REPUBLIKA.CO.ID, JAKARTA -- Guru Besar UIN Syarif Hidayatullah Jakarta Azyumardi Azra mengatakan Peraturan Menteri Agama (PMA) Nomor 29 Tahun 2019 tentang Majelis Taklim kontraproduktif. Hal itu lantaran majelis taklim bukanlah perkumpulan berbahaya.
Azyumardi menilai, PMA tersebut tak seharusnya dikeluarkan karena tak sesuai dengan keadaan. Apalagi, majelis taklim di Indonesia merupakan perkumpulan yang bersifat positif dengan aktivitas membaca Alquran.
"Sebanyak 99 persen lebih majelis taklim di Indonesia ini isinya cuma baca Alquran, baca doa, nggak perlu ditakuti," kata Azyumardi, di Kementerian Agama, Jakarta, Rabu (11/12).
Apabila terdapat ujaran kebencian dari ustaz dan ustazah yang berceramah dengan provokatif, hal itu dinilai dapat ditindaklanjuti pemerintah secara kasus per kasus. Menurutnya, pemerintah tak perlu mengeluarkan peraturan yang mengawasi majelis taklim.
Tak hanya melakukan kegiatan seputar membaca Alquran, majelis taklim juga kerap mengajarkan kegiatan positif seperti pengembangan ekonomi keluarga. Dia menyebut, tak sedikit majelis taklim di Indonesia yang mampu menghasilkan produksi bahan pokok, kerajinan tangan, dan juga mengasah kapasitas keterampilan yang mengarah pada produktivitas.
Kalau pun ada majelis taklim yang bermasalah baik itu terpapar radikalisme maupun mengumbar kebencian, pemerintah sudah seharusnya mengirim penyuluh dan mendatangi majelis taklim tersebut. Bukan justru membuat peraturan yang rumit dan terkesan tidak adil terhadap umat Muslim.

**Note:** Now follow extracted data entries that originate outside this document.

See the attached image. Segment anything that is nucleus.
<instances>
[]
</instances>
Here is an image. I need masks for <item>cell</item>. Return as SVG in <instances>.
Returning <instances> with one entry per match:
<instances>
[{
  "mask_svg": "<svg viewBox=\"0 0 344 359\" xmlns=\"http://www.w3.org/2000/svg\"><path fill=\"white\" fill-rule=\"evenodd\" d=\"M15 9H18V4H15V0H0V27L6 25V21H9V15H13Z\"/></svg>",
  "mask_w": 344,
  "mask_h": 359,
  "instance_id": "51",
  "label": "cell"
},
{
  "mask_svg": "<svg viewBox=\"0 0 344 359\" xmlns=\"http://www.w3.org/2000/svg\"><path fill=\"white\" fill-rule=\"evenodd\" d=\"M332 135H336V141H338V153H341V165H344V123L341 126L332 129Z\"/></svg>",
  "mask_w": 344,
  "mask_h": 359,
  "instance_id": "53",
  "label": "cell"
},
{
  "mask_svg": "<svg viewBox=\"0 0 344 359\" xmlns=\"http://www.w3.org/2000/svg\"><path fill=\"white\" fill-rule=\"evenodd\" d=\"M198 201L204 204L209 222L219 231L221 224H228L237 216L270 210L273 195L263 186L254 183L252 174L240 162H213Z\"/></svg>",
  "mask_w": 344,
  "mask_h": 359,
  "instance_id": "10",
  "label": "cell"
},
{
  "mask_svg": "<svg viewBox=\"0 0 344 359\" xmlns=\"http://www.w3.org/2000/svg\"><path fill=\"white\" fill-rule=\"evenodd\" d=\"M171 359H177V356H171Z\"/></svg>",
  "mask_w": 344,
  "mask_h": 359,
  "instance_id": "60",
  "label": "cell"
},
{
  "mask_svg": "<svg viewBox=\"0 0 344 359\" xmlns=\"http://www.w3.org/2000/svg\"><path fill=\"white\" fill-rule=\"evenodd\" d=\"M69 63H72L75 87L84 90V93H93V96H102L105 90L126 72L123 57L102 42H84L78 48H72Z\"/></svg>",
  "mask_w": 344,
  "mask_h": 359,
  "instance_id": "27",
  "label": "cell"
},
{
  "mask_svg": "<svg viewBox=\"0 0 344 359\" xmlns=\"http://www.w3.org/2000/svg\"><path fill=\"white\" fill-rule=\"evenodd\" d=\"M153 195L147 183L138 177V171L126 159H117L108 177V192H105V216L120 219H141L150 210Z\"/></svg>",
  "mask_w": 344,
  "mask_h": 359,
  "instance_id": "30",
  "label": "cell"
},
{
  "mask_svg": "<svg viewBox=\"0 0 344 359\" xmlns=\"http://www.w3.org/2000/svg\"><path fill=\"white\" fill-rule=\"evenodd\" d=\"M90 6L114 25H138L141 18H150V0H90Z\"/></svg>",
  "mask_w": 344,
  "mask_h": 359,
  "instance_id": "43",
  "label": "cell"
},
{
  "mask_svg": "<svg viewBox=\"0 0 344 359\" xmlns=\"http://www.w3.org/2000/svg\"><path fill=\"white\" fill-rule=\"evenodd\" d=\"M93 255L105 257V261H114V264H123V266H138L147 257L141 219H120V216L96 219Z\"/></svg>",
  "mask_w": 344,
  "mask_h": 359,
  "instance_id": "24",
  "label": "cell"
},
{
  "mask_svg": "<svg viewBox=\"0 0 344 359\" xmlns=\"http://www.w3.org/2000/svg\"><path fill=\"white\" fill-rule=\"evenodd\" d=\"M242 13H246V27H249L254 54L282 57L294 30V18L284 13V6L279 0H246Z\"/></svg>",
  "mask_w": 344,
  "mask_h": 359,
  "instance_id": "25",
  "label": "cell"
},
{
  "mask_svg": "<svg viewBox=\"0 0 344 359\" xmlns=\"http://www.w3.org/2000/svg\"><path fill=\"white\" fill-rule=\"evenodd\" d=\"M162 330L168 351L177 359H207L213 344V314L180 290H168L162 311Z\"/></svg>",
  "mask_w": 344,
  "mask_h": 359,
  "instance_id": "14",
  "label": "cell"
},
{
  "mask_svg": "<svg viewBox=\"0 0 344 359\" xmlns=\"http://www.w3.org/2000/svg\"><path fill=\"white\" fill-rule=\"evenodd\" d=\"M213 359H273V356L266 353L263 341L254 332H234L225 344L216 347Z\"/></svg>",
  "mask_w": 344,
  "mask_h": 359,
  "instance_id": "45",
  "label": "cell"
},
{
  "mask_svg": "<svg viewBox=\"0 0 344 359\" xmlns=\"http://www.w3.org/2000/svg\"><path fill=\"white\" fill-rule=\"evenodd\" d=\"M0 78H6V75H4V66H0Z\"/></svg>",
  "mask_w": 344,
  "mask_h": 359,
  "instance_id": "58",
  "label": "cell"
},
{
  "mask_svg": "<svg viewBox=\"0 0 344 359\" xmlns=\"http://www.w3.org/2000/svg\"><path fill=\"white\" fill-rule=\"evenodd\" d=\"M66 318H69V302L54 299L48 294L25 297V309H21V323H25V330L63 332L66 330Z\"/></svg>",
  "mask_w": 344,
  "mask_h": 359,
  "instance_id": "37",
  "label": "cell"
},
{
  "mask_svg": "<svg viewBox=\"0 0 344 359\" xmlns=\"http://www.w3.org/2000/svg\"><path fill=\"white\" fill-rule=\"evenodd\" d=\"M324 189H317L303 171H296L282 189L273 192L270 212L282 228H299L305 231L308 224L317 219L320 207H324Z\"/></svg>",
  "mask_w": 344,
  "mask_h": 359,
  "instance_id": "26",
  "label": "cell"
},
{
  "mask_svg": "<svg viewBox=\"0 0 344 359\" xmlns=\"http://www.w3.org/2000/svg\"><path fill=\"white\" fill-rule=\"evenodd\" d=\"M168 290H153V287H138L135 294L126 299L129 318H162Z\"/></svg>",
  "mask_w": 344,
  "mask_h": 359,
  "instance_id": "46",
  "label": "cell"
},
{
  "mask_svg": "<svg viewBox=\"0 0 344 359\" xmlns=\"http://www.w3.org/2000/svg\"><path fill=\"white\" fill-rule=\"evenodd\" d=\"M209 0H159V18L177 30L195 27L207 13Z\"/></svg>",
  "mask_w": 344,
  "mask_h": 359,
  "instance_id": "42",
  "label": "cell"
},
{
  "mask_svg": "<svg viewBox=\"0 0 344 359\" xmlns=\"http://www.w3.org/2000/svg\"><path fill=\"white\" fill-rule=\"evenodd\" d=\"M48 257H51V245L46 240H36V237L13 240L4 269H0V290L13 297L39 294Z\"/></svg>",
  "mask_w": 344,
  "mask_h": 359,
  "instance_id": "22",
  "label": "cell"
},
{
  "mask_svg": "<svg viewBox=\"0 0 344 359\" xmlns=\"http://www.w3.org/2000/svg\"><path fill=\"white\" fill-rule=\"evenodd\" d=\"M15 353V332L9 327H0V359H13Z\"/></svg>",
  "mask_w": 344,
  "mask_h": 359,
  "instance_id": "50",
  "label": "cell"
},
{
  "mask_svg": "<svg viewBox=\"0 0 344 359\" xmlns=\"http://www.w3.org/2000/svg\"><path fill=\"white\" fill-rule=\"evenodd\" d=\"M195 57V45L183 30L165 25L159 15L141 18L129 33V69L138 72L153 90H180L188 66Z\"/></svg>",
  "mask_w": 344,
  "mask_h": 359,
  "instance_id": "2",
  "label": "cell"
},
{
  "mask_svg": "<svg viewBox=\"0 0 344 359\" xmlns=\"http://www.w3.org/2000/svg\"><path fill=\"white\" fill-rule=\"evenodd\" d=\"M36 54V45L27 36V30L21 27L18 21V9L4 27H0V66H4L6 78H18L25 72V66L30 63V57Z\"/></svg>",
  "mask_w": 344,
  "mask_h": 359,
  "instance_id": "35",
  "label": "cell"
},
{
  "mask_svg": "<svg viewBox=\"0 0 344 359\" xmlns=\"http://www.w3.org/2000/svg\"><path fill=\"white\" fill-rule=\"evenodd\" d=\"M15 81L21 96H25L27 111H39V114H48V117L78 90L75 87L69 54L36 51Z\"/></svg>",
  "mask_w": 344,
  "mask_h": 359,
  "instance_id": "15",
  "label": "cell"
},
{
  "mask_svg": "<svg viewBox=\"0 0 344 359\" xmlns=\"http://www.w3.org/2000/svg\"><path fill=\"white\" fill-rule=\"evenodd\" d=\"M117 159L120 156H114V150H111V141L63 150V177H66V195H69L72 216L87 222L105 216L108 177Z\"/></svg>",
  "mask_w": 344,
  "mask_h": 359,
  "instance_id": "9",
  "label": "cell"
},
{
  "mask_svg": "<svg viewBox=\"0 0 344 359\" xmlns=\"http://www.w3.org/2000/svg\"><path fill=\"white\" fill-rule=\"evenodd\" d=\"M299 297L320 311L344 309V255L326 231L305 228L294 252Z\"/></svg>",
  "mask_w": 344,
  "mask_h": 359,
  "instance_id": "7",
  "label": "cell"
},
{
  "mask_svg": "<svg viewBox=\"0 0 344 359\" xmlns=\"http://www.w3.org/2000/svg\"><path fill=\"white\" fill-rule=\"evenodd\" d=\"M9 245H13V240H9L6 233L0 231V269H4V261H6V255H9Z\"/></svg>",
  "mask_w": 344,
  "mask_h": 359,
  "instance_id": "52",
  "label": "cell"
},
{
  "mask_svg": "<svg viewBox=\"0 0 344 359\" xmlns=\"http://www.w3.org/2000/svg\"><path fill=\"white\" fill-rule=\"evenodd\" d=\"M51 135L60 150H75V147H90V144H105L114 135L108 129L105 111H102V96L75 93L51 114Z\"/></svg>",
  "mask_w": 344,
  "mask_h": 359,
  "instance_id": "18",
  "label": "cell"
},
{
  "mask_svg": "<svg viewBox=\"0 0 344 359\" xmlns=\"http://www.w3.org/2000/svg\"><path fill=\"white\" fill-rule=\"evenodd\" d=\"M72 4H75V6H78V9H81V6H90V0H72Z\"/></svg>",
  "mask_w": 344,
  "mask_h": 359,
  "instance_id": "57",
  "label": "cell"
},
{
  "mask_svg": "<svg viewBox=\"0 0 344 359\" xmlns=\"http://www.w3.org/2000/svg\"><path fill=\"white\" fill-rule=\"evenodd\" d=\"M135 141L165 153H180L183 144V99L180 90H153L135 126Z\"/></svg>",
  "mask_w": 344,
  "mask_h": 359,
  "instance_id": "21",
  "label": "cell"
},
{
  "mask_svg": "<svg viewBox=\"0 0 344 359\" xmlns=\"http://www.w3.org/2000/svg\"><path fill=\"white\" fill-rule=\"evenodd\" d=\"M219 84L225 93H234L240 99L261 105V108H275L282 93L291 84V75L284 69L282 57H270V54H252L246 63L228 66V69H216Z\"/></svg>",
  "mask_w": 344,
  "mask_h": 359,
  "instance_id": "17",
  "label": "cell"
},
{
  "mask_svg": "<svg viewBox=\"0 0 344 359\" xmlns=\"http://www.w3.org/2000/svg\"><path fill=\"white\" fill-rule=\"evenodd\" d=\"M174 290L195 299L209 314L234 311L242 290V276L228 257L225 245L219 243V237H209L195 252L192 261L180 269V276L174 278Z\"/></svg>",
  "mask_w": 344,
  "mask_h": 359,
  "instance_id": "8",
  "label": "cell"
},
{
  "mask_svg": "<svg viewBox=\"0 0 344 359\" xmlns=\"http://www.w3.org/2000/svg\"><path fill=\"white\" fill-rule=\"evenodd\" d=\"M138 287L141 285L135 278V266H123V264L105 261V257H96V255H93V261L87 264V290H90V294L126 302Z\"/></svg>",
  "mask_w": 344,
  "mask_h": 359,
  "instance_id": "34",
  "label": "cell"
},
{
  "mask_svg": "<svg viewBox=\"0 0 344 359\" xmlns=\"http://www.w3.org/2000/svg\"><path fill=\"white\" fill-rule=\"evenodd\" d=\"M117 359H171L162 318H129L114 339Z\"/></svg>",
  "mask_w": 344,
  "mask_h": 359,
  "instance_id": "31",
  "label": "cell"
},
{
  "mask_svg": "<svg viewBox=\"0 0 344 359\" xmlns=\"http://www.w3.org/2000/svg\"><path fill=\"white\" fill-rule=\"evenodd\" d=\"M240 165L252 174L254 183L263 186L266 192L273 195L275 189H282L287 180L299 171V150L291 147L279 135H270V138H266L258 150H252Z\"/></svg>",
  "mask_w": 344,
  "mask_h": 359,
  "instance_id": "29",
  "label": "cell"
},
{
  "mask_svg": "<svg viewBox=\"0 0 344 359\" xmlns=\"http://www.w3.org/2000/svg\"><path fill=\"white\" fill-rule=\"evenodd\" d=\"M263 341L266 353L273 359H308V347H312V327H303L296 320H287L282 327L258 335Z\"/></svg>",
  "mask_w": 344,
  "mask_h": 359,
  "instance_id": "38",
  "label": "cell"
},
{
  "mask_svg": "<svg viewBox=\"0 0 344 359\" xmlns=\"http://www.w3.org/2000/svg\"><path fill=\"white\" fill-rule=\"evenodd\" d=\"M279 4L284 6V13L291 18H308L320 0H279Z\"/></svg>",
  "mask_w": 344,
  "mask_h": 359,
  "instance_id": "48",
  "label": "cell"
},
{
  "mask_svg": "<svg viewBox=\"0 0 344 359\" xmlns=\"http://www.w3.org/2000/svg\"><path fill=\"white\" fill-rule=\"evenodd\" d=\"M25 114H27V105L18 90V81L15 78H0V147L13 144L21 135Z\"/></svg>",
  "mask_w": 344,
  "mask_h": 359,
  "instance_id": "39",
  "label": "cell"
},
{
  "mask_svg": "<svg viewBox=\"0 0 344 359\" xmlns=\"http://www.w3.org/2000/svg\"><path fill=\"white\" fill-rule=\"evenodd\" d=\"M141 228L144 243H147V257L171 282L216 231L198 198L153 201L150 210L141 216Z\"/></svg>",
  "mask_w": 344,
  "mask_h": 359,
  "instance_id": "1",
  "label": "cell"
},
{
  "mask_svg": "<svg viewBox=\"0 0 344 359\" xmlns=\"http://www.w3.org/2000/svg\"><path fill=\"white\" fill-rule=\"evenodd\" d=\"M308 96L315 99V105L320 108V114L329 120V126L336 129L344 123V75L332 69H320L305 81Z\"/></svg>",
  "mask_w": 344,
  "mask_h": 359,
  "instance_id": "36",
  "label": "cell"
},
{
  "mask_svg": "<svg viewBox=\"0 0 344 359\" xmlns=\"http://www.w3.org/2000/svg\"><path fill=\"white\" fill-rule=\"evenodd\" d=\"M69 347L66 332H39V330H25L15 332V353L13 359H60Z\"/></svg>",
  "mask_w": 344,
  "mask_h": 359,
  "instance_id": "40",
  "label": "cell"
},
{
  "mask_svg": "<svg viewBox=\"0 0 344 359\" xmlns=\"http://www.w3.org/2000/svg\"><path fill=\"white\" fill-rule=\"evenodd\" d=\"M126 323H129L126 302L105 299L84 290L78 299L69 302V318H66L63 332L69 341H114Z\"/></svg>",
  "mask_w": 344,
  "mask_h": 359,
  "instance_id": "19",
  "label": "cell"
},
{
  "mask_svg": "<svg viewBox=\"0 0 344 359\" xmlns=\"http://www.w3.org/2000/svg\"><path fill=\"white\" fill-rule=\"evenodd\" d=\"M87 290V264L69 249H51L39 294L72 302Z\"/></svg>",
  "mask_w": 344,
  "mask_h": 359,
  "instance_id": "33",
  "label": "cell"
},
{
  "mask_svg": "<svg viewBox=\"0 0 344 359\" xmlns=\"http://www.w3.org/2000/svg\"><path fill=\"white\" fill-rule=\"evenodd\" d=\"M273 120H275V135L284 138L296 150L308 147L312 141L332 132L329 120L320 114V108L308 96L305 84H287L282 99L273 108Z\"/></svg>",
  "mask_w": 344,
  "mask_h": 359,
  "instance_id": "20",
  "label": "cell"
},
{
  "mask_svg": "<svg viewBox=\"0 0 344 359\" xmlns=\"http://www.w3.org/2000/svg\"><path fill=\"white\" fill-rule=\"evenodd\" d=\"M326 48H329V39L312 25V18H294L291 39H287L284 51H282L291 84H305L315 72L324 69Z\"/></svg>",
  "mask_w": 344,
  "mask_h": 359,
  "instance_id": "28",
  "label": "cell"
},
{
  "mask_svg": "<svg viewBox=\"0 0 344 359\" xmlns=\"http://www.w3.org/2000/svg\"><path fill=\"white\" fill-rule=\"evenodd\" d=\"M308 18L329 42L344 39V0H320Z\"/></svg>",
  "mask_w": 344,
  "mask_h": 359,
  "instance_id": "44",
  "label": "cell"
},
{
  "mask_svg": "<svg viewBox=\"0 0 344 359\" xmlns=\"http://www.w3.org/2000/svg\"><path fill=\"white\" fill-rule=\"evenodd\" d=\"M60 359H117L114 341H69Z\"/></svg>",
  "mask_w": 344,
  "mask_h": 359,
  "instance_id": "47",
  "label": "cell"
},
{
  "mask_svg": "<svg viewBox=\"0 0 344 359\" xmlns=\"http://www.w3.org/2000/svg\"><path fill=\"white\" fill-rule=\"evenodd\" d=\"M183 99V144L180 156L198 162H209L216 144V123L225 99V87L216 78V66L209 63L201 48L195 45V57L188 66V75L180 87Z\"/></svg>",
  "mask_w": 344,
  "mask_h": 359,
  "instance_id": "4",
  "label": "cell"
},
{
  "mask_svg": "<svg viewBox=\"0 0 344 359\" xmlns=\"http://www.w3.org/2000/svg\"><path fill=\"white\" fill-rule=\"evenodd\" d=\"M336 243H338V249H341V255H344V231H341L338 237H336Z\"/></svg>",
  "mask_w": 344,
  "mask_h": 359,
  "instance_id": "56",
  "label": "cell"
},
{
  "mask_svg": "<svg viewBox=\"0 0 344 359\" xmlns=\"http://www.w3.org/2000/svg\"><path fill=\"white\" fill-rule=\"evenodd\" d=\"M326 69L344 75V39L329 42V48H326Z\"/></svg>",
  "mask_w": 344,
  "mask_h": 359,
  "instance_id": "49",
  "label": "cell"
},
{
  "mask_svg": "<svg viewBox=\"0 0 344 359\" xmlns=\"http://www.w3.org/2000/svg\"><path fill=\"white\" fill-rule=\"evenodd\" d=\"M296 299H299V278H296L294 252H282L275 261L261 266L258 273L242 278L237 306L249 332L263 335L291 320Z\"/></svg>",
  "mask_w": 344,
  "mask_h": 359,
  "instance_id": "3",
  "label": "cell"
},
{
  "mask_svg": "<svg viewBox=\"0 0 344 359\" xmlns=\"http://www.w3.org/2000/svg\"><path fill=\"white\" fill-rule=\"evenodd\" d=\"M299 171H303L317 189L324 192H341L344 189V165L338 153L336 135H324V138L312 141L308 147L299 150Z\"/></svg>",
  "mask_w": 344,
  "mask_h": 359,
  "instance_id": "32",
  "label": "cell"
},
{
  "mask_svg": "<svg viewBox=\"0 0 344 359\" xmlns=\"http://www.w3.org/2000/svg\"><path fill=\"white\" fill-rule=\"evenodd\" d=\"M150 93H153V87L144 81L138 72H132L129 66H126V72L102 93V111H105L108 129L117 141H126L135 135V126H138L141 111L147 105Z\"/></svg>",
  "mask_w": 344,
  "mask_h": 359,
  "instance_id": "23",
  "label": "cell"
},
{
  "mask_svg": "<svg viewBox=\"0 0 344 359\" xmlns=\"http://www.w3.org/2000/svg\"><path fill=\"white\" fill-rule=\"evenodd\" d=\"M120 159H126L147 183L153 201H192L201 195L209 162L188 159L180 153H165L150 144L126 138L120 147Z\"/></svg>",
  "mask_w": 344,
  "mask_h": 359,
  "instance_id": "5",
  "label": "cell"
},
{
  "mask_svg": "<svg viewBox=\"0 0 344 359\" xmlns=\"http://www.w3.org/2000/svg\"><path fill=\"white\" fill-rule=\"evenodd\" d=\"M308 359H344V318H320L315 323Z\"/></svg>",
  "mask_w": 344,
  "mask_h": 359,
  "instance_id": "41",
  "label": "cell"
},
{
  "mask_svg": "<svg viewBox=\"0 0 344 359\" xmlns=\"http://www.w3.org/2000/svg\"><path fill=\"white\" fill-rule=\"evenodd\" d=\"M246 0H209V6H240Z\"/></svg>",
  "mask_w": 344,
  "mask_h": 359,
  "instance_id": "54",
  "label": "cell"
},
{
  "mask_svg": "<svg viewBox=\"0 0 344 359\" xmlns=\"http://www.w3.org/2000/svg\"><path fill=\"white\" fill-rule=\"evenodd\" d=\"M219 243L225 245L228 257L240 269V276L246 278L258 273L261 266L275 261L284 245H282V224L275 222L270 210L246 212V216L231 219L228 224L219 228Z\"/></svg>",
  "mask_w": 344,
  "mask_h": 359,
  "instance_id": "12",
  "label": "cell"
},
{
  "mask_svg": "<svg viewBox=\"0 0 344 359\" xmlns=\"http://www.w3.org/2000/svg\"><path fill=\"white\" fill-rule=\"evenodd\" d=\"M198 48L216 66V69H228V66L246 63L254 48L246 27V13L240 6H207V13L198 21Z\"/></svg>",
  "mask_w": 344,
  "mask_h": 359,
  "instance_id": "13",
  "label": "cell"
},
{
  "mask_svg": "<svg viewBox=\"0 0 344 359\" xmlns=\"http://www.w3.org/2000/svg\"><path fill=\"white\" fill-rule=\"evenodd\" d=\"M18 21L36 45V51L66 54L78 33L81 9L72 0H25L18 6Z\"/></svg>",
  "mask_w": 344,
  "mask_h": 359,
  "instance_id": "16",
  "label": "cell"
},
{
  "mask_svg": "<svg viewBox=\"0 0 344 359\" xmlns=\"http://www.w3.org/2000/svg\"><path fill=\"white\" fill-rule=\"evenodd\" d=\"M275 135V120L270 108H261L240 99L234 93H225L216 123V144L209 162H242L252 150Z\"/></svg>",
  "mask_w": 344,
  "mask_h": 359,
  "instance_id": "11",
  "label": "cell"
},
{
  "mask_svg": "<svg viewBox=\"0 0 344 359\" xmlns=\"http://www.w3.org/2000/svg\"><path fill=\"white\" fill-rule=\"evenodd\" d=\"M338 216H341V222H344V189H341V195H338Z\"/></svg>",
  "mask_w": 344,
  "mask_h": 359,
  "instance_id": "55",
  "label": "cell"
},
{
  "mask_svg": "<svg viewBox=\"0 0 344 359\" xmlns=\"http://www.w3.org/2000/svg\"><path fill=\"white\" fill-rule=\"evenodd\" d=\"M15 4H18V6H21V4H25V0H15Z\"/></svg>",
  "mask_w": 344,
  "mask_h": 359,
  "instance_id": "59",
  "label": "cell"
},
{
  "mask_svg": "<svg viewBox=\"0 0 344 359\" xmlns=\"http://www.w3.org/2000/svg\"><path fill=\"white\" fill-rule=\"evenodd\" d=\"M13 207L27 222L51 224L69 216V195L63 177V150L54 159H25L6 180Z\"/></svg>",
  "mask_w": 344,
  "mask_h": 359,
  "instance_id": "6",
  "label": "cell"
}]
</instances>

"Pertanyaannya, kalau majelis taklim ini mau diawasi, apa bisa pemerintah mengawasinya? Negara nggak punya kapasitas untuk ini (mengawasi)," ujarnya.
Dalam PMA Nomor 29 Tahun 2019 tentang Majelis Taklim, Kemenag menerbitkan aturan pendataan majelis taklim. Pasal 6 ayat (1) regulasi itu mengatur majelis taklim harus terdaftar di Kemenag. Aturan pendaftaran ini menurutnya rumit dan sangat berbelit.
"Harus kumpulin KTP-lah, struktur organisasi majelis taklimlah, rumit sekali," katanya.
Sedangkan dalam Pasal 9 dan Pasal 10 beleid tersebut mengatur setiap majelis taklim harus memiliki surat keterangan terdaftar (SKT) yang berlaku lima tahun. Sementara Pasal 19 menyatakan majelis taklim harus melaporkan kegiatan selama satu tahun paling lambat 10 Januari setiap tahun.
Menteri Agama Facrul Razi mengatakan, pembentukan PMA Majelis Taklim tak berkolerasi terhadap pembendungan radikalisme. Dia berdalih pembentukan beleid tersebut hanya semata-mata bantuan kucuran dana bagi majelis taklim yang membutuhma..
"(PMA Majelis Taklim) Itu sepenuhnya tentang masalah bantuan. Nggak ada ngomong radikal anu nggak ada, sama sekali nggak ada. Jadi enteng-enteng saja," ujarnya.
Dia mengaklaim selama ini terdapat aduan yang menyatakan soal majelis taklim yang memiliki kendala dengan keuangan. Hadirnya PMA tersebut dinilai dapat menjadi solusi bagi majelis taklim.
Bantuan tersebut nantinya akan diiringi dengan pembinaan. Dengan 50 ribu penyuluh agama yang dimiliki pemerintah, kata dia, hal itu dapat menindaklanjuti PMA tersebut dalam menjalankan visi. Bukan tanpa syarat, bantuan bisa disalurkan asalkan para ustaz ataupun ustazah pengajar majelis taklim dapat baca-tulis Alquran dan memahaminya dengan baik.
"Yang penting bisa membaca dan memahami Alquran dan hadist dengan baik. Kedua, dia bisa memahami Islam dengan baik," ujarnya.